Quick tip: converting Gluon models to symbolic format
Julien Simon
Posted on January 25, 2019
As discussed earlier, Gluon is an imperative API available on top of the symbolic API implemented by Apache MXNet.
One of the cool features of Gluon is the extensive collection of pre-trained computer vision models available in Gluon CV. Using these models with the Gluon API is extremely easy, but sometimes we’d rather use the symbolic API instead.
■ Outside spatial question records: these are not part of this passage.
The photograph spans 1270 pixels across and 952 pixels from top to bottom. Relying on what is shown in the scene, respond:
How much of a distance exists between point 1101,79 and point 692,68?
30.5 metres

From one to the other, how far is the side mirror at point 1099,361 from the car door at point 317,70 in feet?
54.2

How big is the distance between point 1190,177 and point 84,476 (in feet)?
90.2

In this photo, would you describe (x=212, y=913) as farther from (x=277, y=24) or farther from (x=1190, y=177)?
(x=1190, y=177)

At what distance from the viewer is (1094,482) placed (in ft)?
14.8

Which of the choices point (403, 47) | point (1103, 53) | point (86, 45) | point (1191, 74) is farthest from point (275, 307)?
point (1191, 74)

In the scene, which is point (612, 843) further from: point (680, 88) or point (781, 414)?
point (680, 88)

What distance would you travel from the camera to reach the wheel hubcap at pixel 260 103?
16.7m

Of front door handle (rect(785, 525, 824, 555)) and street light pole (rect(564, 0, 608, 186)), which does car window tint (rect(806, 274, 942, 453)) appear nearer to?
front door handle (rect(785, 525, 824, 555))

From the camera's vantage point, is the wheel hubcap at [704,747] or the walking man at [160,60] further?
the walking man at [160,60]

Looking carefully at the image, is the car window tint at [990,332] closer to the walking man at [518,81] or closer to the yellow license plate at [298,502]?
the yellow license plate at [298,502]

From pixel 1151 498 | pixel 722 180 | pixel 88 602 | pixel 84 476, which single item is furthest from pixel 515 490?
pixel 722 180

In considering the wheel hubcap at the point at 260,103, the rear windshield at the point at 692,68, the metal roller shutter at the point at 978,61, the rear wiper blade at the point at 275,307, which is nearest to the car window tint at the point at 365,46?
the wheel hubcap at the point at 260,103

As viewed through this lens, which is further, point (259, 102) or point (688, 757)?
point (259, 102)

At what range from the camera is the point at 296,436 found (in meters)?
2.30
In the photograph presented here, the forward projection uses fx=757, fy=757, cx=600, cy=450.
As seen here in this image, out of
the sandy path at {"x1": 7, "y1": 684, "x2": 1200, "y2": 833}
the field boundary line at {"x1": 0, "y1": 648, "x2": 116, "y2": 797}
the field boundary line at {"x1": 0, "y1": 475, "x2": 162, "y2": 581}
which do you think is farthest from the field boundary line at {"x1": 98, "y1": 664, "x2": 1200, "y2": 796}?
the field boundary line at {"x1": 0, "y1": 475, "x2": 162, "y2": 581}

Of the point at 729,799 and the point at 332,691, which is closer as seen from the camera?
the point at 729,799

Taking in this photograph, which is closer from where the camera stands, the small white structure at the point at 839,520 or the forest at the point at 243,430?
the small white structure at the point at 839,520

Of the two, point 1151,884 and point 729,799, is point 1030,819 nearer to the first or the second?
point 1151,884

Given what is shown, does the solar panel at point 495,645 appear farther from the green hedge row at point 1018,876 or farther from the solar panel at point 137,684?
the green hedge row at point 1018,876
One reason could be language support: Gluon is Python only whereas MXNet supports a whole list of languages including C++, which you may need to get the best prediction performance possible. Unfortunately, the MXNet model zoo is not synchronized with the Gluon model zoo, so you can’t just grab the same models.
One easy solution to this problem is to use the Gluon API to download models, export them to symbolic format and then load them using the MXNet API.
It goes like this.
from gluoncv import model\_zoo
import mxnet as mx
import numpy as np
# Download the model from the Gluon model zoo
# You'll find it in ~/.mxnet/models
net = model\_zoo.get\_model('resnet50\_v1', pretrained=True)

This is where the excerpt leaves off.